Fantasy is my chosen genre. Anything other genre I feel like writing is almost always thrown in as a secondary...so far, at least.

I would recommend RA Salvatore as an author for fantasy readers. If I even began to elaborate on him, I would go into a very, very long desription, so I'll just pass that up, albeit relucantly. 

As a book. Hmmm...several books: The Dark Elf Trilogy by RA Salvatore, Lord of the Rings/The Hobbit by JRR Tolkien, any of Dan Brown's works, The Gunslinger(or any others of the series you haven't read), the Sea of Trolls by Nancy Farmer, and The Soulforge/Brothers in Arms by Margaret Weis.


----------



## VinrAlfakyn

Like just about everyone else on here, I love Lord of the Rings and The Chronicles of Narnia.
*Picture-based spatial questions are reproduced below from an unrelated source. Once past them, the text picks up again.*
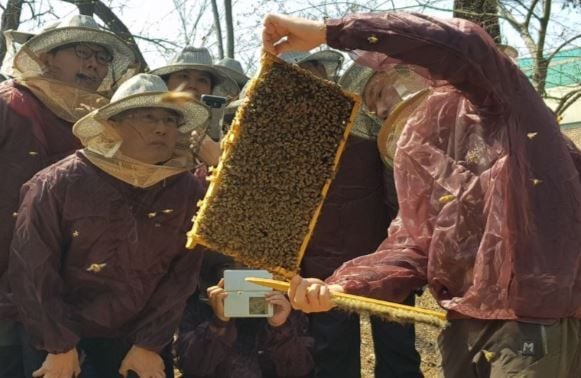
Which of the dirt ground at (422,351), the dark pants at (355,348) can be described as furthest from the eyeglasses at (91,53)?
the dirt ground at (422,351)

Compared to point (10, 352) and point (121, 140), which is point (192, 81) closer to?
point (121, 140)

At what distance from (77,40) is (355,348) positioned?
254cm

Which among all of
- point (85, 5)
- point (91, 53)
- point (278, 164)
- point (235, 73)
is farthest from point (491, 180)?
point (85, 5)

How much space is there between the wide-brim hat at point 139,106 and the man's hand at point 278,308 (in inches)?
43.1

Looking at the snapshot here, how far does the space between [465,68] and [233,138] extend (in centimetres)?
79

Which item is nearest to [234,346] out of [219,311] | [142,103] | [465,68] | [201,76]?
[219,311]

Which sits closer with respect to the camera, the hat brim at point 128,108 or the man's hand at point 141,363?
the hat brim at point 128,108

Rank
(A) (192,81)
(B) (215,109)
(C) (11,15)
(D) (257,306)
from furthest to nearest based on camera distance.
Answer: (C) (11,15) < (A) (192,81) < (B) (215,109) < (D) (257,306)

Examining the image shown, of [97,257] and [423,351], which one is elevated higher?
[97,257]

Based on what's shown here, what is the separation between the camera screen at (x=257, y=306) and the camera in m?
4.27

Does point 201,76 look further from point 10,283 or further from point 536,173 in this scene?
point 536,173

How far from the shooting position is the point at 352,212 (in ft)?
15.3

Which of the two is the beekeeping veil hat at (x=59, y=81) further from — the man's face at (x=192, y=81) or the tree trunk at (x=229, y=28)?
the tree trunk at (x=229, y=28)

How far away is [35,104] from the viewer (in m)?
4.22
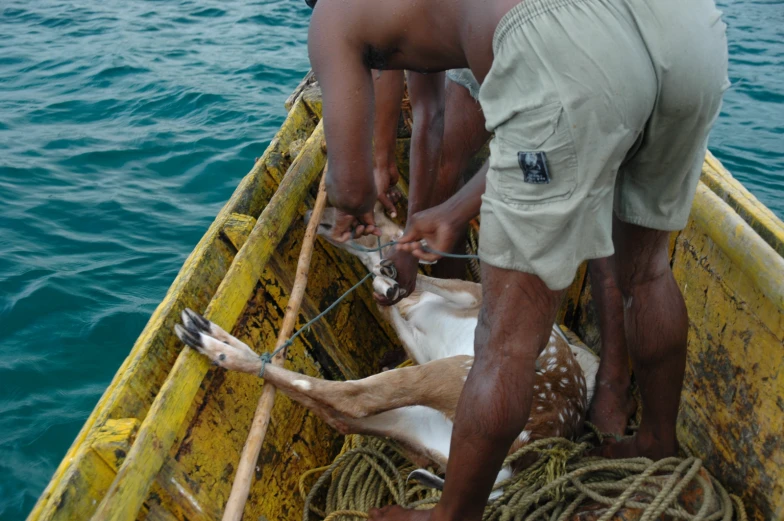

I also love The Circle of Magic and The Circle Opens by Tamora Pierce. Both of those are quartets, so there's eight good books right there! There's even at least one after those called The Will of the Empress.
If you like King Arthur stuff, The Story of King Arthur and His Knights by Howard Pyle is excellent. He actually made a quartet out of this, the one I mentioned is just the first one.


----------



## kittyjan

blademasterzzz said:
			
		

> Eragon..? Original? What have you been sniffing? :shock:
> 
> To be honest, it's an excellent guide for what things NOT TO DO in terms of plotting and charactering.
> 
> I'm seventeen, I'm determined to prove that 17-year-olds can write fantasy without copying it from different books into one.
> 
> He basically copied things out of Eddings and Tolkien in terms of world and magic. That's why I hate when people think "fantasy has to have elves, dwarfs, and some form of magic". It DOESN'T.
> 
> Actually, when I told my grandfather I was writing fantasy, he asked:
> "Something to do with these pokemon things?"


 
I don't think it matters if the idea is the same. It matters on how they write it.

As for favorite books has anyone heard of 
Gilbert Morris, I like his sci-fi and fantasy books. Though I can't remember the names of them right now.


----------



## Jman4201

New to the forums and thought I'd voice my opinion.  I realy started out on the fantasy road with Eddings first series the Belgariad and just gobbled it up.  Other than that I suppose I like the 'trashy' fantasy stuff like forgotten realms.  I was never able to get into Lord of the Rings.  And this past year I stumbled onto Martins' "Throne of Kings" (I think that's the title of the first book, I'm not near my books so I may be wrong) Very long books that a very engrossing.


----------



## Dephere

George R.R. Martin's first book is called A Game of Thrones, but you were kind of close...lol. Just so you know he is the best fantasy author I have come across. Very in depth, with awesome characters.

Personally I think Tamora Pierce is a waste of money because the books could be finished in about an hour, although they aren't bad.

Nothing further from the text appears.